## BEGIN RECORDS PROVIDED

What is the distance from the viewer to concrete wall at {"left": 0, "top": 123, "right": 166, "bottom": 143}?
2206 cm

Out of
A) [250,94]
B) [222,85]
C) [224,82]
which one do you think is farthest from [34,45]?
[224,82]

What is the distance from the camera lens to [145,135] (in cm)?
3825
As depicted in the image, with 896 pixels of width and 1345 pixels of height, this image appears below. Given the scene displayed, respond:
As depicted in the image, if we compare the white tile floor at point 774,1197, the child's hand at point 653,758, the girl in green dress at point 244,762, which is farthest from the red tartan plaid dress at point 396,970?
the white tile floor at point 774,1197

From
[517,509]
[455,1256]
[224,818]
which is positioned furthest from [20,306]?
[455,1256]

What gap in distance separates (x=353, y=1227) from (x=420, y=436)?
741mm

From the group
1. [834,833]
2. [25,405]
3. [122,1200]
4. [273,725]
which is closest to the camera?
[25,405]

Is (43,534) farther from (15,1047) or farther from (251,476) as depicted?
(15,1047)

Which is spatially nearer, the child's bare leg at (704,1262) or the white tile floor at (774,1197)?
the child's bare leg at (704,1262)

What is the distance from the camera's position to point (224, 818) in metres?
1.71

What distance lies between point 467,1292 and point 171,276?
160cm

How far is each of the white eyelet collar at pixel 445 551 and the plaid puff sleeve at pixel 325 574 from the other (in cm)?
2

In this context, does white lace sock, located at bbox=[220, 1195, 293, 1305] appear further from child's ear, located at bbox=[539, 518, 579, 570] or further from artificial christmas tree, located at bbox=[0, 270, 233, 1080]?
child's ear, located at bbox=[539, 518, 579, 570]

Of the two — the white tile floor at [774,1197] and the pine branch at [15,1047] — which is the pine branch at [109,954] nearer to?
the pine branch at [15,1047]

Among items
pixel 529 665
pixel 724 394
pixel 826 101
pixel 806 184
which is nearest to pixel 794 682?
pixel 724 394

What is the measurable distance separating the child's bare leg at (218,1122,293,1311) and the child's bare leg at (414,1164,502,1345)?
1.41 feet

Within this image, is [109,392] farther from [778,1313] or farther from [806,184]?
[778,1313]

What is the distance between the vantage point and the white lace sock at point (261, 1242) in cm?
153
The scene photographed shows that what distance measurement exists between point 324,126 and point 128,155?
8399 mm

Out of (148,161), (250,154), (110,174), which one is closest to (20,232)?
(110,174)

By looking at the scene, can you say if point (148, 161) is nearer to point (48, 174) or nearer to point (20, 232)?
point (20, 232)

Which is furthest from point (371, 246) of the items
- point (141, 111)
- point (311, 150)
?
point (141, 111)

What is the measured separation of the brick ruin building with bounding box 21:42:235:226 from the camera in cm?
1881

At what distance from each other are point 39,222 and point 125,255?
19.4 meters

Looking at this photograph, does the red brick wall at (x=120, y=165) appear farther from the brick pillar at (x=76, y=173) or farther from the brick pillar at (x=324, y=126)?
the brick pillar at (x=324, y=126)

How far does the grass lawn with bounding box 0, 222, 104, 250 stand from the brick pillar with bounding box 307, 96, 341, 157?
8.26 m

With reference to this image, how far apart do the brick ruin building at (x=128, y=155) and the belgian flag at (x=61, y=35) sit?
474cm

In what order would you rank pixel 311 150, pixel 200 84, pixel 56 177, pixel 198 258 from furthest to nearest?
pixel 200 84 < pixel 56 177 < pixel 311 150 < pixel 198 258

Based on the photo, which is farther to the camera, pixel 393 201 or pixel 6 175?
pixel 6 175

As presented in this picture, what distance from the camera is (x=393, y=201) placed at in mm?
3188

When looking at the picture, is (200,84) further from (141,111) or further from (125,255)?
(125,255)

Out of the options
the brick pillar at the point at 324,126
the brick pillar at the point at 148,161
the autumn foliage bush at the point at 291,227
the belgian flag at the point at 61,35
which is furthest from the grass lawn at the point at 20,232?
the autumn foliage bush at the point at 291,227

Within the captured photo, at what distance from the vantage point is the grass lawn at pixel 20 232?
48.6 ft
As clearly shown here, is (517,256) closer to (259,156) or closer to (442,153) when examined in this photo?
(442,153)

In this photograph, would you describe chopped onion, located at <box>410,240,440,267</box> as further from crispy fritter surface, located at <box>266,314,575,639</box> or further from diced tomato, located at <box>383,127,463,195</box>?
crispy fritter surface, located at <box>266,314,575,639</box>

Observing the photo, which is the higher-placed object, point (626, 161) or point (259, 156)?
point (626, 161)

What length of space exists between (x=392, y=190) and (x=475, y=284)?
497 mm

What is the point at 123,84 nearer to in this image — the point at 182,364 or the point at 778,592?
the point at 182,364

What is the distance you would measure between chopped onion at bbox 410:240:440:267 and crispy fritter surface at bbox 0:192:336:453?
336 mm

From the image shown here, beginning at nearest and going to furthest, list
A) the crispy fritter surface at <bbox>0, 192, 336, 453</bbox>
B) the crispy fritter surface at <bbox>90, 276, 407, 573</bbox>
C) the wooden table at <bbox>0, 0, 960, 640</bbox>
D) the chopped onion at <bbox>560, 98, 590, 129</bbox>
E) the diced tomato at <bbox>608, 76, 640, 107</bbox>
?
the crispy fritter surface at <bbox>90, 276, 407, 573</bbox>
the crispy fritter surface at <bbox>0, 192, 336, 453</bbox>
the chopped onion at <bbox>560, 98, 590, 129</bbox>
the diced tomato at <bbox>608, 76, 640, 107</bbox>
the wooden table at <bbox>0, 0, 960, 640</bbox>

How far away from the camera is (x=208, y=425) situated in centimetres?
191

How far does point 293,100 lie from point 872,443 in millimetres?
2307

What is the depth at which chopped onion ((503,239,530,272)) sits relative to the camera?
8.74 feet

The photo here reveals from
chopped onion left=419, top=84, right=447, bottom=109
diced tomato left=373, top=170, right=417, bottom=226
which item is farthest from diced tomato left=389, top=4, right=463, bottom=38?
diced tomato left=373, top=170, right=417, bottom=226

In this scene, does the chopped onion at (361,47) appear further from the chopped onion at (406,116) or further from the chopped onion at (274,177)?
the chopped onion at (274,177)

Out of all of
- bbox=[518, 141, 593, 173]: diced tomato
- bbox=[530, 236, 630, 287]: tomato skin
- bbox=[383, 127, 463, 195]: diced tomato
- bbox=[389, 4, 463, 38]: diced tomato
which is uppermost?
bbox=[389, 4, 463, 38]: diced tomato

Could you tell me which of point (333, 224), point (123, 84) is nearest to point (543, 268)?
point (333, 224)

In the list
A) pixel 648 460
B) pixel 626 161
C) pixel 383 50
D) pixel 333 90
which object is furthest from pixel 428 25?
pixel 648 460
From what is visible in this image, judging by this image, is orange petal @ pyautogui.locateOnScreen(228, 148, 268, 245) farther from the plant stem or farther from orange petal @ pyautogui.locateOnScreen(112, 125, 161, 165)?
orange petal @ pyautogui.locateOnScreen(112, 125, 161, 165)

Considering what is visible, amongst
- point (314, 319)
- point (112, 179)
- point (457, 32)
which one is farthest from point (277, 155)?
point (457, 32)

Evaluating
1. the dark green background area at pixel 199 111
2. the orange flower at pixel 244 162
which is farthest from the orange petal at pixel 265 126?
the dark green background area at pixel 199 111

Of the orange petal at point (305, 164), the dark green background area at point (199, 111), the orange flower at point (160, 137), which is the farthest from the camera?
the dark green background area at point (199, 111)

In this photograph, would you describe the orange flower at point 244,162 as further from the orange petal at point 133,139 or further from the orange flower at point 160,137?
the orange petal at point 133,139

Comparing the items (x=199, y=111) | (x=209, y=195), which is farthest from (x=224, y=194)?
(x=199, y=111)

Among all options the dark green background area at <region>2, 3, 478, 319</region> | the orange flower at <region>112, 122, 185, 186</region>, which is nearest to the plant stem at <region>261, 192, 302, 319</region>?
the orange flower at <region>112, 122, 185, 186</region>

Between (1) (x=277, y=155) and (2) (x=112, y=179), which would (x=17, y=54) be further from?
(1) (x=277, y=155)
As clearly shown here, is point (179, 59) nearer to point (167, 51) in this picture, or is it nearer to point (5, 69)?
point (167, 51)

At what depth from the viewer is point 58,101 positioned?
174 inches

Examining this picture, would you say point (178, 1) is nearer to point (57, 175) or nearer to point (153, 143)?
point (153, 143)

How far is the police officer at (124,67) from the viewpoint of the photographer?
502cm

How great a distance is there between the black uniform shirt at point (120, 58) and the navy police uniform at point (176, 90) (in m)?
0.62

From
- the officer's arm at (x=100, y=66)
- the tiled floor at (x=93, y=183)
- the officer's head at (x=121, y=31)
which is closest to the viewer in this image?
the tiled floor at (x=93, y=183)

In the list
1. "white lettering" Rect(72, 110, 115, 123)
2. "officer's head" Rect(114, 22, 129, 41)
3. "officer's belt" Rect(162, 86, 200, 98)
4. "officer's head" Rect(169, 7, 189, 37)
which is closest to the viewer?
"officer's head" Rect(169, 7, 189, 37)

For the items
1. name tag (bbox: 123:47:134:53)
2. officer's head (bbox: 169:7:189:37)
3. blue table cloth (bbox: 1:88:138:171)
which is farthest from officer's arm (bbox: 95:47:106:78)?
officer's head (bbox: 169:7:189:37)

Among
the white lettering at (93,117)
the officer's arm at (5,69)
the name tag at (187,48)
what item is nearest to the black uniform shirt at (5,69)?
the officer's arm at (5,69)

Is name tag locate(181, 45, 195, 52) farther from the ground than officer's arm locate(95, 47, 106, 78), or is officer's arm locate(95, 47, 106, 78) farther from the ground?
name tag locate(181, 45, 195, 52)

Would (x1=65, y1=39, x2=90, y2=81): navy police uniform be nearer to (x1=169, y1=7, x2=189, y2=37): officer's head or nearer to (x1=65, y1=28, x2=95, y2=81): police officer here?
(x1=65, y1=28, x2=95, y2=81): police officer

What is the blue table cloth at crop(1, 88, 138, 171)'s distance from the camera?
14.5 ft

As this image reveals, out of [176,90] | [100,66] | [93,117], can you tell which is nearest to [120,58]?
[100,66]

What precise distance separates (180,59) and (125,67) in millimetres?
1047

## END RECORDS PROVIDED

- YOUR TASK -
Return the line that contains "Between (1) (x=277, y=155)" and all lines after it, verbatim, and nothing else.

- SOLUTION FOR THIS TASK -
Between (1) (x=277, y=155) and (2) (x=112, y=179), which would (x=17, y=54) be further from?
(1) (x=277, y=155)
As clearly shown here, is point (179, 59) nearer to point (167, 51) in this picture, or is it nearer to point (5, 69)?
point (167, 51)

At what depth from the viewer is point 58,101 positioned?
174 inches

Examining this picture, would you say point (178, 1) is nearer to point (57, 175) or nearer to point (153, 143)?
point (153, 143)

How far is the police officer at (124,67) from the viewpoint of the photographer?
502cm

How great a distance is there between the black uniform shirt at point (120, 58) and the navy police uniform at point (176, 90) (in m)?
0.62

From
- the officer's arm at (x=100, y=66)
- the tiled floor at (x=93, y=183)
- the officer's head at (x=121, y=31)
which is closest to the viewer in this image?
the tiled floor at (x=93, y=183)

In the list
1. "white lettering" Rect(72, 110, 115, 123)
2. "officer's head" Rect(114, 22, 129, 41)
3. "officer's belt" Rect(162, 86, 200, 98)
4. "officer's head" Rect(169, 7, 189, 37)
which is closest to the viewer?
"officer's head" Rect(169, 7, 189, 37)

For the items
1. name tag (bbox: 123:47:134:53)
2. officer's head (bbox: 169:7:189:37)
3. blue table cloth (bbox: 1:88:138:171)
which is farthest from officer's arm (bbox: 95:47:106:78)?
officer's head (bbox: 169:7:189:37)

Among
the white lettering at (93,117)
the officer's arm at (5,69)
the name tag at (187,48)
what item is nearest to the black uniform shirt at (5,69)?
the officer's arm at (5,69)

Is name tag locate(181, 45, 195, 52) farther from the ground than officer's arm locate(95, 47, 106, 78), or is officer's arm locate(95, 47, 106, 78) farther from the ground?
name tag locate(181, 45, 195, 52)

Would (x1=65, y1=39, x2=90, y2=81): navy police uniform be nearer to (x1=169, y1=7, x2=189, y2=37): officer's head or nearer to (x1=65, y1=28, x2=95, y2=81): police officer here?
(x1=65, y1=28, x2=95, y2=81): police officer

What is the blue table cloth at crop(1, 88, 138, 171)'s distance from the camera?
14.5 ft

As this image reveals, out of [176,90] | [100,66] | [93,117], can you tell which is nearest to [120,58]?
[100,66]

What precise distance separates (180,59) and (125,67) in millimetres?
1047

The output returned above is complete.